Elliot sacó su libreta.

—El sombrero de copa era del número 7; una reliquia perteneciente al propio Chesney. El impermeable, que pertenece a Emmet, era del tamaño común para hombre; no se confeccionan impermeables en medidas minuciosamente graduadas como los trajes. Los guantes de goma, un par de seis peniques de «Woolworth», los encontré hábilmente enrollados en el bolsillo derecho del impermeable…

—¿Y entonces? —preguntó el doctor Fell.

—Y aquí están las medidas; Bostwick me las consiguió. Emmet mide uno ochenta, pesa 78 kilos, usa sombreros número 7. El doctor Joseph Chesney mide uno setenta y siete, pesa 91 kilos, sombrero número 7. George Harding mide uno setenta y dos, pesa 77 kilos, sombrero 6 7/8. El profesor Ingram mide uno setenta, pesa 84 kilos, sombrero 7 1/4. Marjorie Wills mide un metro cincuenta y cinco, pesa 50… pero esto último no interesa. Ella está fuera de la cuestión —dijo Elliot con tranquila y firme satisfacción—. Cualquiera de los otros podría haber usado esas prendas sin parecer demasiado raro; pero ocurre que todos menos Emmet tienen una coartada indestructible. Por el momento no podemos decir mucho, pero hasta ahora parecería que el culpable tiene que ser Emmet. Me pregunto por qué.

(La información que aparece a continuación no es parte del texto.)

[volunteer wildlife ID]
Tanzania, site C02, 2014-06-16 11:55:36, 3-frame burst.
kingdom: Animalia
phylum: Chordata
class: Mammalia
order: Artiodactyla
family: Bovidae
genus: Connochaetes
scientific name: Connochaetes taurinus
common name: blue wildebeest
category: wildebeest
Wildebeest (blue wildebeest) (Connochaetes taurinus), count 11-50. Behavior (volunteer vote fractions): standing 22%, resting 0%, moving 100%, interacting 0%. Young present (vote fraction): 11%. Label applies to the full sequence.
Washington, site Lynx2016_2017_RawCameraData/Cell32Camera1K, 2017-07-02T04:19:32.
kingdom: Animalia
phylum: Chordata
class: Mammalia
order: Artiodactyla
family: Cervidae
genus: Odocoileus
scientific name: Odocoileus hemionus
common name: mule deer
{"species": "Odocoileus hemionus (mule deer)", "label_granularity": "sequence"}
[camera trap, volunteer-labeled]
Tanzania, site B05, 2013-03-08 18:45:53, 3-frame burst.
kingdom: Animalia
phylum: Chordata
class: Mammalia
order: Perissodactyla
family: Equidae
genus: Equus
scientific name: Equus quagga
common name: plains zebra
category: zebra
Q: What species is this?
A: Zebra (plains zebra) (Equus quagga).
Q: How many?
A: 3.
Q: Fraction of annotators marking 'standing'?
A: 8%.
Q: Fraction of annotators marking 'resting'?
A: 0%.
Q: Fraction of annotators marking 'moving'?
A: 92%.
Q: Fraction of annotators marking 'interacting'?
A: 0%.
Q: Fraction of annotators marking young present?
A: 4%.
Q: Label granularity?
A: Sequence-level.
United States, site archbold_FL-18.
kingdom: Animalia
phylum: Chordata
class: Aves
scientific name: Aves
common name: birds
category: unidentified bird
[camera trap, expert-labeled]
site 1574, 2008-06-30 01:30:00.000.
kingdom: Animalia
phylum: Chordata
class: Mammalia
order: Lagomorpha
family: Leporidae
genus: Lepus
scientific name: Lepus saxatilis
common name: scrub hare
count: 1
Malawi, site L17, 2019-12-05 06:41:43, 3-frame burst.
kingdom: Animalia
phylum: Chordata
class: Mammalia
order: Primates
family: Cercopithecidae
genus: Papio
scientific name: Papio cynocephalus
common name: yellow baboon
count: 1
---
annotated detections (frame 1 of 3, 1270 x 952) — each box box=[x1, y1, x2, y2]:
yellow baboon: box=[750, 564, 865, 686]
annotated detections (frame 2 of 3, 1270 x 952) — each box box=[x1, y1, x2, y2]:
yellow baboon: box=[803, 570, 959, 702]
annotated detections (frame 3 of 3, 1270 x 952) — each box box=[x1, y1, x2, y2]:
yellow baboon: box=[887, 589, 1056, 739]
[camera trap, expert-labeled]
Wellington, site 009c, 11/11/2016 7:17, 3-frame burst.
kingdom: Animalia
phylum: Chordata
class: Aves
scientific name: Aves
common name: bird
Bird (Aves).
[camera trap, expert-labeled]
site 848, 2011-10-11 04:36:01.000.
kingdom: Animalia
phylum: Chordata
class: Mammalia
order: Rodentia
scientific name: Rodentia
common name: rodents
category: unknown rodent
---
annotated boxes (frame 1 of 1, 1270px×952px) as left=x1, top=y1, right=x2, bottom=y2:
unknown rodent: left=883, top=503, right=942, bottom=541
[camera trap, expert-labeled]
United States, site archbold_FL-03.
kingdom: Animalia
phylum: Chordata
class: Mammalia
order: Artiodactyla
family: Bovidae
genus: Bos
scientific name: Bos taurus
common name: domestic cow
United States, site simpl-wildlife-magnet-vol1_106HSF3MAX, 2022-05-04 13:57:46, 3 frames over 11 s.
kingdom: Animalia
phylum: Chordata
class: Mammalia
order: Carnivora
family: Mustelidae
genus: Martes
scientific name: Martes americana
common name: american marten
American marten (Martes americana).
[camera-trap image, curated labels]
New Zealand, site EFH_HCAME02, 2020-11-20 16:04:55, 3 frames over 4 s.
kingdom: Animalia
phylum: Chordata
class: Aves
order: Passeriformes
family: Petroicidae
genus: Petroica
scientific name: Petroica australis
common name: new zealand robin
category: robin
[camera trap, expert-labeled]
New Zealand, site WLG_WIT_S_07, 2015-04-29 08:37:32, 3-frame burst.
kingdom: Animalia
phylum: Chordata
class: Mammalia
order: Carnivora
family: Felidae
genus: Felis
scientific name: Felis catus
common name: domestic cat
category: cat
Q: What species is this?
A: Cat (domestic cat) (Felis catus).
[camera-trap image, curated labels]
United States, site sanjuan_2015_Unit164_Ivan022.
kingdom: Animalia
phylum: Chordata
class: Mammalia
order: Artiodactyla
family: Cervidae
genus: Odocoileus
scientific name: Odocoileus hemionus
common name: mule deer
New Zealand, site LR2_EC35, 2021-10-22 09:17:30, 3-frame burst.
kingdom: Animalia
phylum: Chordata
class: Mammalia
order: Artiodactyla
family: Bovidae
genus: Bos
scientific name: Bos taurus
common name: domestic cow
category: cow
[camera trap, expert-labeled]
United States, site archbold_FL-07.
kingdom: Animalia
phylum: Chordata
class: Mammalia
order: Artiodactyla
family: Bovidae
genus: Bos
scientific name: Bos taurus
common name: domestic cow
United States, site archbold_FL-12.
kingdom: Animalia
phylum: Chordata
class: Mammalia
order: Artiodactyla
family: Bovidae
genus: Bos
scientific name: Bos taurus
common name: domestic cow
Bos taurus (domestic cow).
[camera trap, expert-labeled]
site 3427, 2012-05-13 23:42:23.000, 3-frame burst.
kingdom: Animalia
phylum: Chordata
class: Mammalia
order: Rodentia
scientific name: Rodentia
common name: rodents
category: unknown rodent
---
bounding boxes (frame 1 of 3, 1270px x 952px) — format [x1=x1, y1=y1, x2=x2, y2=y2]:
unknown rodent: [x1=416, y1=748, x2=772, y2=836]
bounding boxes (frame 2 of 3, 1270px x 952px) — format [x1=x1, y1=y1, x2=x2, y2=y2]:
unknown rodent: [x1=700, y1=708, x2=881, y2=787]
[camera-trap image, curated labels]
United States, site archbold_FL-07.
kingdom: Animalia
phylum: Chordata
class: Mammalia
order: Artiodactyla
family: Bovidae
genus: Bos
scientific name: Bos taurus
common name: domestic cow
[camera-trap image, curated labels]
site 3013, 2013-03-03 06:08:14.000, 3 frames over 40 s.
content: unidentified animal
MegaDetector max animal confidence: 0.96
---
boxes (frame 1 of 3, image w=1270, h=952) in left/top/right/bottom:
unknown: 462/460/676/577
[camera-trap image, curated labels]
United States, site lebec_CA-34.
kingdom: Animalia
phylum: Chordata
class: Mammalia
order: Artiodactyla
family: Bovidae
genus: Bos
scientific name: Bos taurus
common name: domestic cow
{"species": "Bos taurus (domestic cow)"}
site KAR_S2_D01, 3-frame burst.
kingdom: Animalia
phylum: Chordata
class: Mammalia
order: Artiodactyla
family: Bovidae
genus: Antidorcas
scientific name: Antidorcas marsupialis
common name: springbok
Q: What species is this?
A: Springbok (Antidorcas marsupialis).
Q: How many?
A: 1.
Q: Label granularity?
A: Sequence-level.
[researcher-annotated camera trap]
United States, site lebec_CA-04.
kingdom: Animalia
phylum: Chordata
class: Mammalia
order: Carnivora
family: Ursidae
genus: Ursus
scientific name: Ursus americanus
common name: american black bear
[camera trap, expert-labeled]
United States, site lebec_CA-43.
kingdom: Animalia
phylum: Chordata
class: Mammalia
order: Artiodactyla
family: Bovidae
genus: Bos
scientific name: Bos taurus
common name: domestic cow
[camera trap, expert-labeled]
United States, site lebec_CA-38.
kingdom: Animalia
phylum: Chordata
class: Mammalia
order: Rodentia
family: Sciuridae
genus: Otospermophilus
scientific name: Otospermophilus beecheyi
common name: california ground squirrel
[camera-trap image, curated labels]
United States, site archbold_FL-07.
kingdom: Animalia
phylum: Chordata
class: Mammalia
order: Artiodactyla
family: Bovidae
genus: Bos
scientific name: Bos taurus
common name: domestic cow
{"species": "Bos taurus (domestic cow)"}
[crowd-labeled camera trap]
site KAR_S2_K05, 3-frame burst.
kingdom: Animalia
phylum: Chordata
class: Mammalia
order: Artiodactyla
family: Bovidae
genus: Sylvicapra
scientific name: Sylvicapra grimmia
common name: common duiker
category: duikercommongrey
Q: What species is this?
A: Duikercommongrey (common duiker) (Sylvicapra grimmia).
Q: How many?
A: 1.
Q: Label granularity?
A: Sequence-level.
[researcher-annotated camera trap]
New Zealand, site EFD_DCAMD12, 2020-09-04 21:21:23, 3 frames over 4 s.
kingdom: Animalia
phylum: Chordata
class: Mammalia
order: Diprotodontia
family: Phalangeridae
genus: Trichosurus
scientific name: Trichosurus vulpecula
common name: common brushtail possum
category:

El doctor Fell lo miró de un modo extraño. Mucho tiempo después recordaría esa mirada.

—Nuestros amigos los psicólogos —declaró el doctor— dirán, sin duda, que Emmet es un oprimido que sufre la avidez del poder. Es un mal común a muchos envenenadores, lo admito. Jegado, Zwanziger, Van de Leyden, Cream: la lista es interminable. También he oído decir que Emmet alimenta (digámoslo con mayúscula) una Pasión Sin Esperanza por la señorita Wills. ¡Oh!, cualquier desviación de las células recónditas es posible, se lo concedo. Pero también es posible —y miró muy fijamente a su interlocutor— que Emmet represente otro papel: el de testaferro.

—¿Testaferro?

—Sí. Porque, ¿no lo ve usted?, hay otra interpretación de la maleta con resorte y del asesino en la bombonería —observó el doctor Fell—. Me parece curioso, inspector, que hayan aludido tanto al caso de Christiana Edmunds, en 1871. Siempre he tenido la impresión de que esa historia encerraba una moraleja.

La duda volvió a herir a Elliot tan rápida y agudamente como una flecha que se clava en una tabla.

—¿Quiere decir, doctor, que…?

—¿Eh? —preguntó el doctor despertando y con aire auténticamente sobresaltado al verse interrumpido en sus profundas meditaciones—. ¡No, no, no! ¡Dios mío! Tal vez no me explico con claridad —hacía gestos agitados; se mostraba ansioso por cambiar de tema—. Bueno, apliquemos su propia teoría y pongamos manos a la obra. ¿Qué haremos? ¿Cuál será nuestro próximo paso?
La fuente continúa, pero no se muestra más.